== Data extract

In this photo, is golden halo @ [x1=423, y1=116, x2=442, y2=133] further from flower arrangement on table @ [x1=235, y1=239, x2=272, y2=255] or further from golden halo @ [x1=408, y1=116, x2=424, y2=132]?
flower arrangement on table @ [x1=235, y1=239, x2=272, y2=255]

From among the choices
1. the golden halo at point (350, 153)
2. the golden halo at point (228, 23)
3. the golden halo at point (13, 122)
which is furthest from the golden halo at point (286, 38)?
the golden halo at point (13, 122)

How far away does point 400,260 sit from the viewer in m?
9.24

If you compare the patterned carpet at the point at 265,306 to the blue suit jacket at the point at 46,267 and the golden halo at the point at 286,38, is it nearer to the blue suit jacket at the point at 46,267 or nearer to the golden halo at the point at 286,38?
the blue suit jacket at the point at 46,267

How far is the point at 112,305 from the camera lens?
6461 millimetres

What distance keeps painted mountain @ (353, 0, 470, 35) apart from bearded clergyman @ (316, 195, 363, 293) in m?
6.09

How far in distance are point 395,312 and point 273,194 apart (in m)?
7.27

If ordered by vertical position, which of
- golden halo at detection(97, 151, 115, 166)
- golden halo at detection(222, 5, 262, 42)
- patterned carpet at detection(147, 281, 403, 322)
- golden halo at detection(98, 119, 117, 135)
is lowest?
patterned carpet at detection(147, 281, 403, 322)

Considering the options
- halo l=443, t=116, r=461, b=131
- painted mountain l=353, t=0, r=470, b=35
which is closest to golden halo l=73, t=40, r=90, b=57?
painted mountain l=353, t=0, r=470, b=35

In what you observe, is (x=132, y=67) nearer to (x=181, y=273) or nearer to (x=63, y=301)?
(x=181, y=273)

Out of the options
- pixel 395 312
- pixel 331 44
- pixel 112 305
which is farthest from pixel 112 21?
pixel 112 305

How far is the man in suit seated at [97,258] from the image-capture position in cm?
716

====

**Problem to solve**. Exactly as written, give the line containing "How far is the point" and all remaining lines of the records.

**Solution for this exercise**.
How far is the point at 112,305 from the camera lens?
6461 millimetres

What distance keeps painted mountain @ (353, 0, 470, 35) apart from bearded clergyman @ (316, 195, 363, 293) in m?
6.09

How far in distance are point 395,312 and point 273,194 apart (in m)?
7.27

If ordered by vertical position, which of
- golden halo at detection(97, 151, 115, 166)
- golden halo at detection(222, 5, 262, 42)
- patterned carpet at detection(147, 281, 403, 322)
- golden halo at detection(98, 119, 117, 135)
is lowest?
patterned carpet at detection(147, 281, 403, 322)

Considering the options
- halo l=443, t=116, r=461, b=131
- painted mountain l=353, t=0, r=470, b=35
which is closest to golden halo l=73, t=40, r=90, b=57?
painted mountain l=353, t=0, r=470, b=35

In what you observe, is (x=132, y=67) nearer to (x=181, y=273) or nearer to (x=63, y=301)?
(x=181, y=273)

Out of the options
- pixel 395 312
- pixel 331 44
- pixel 112 305
which is farthest from pixel 112 21?
pixel 112 305

How far is the man in suit seated at [97,258] from the image-capture position in cm?
716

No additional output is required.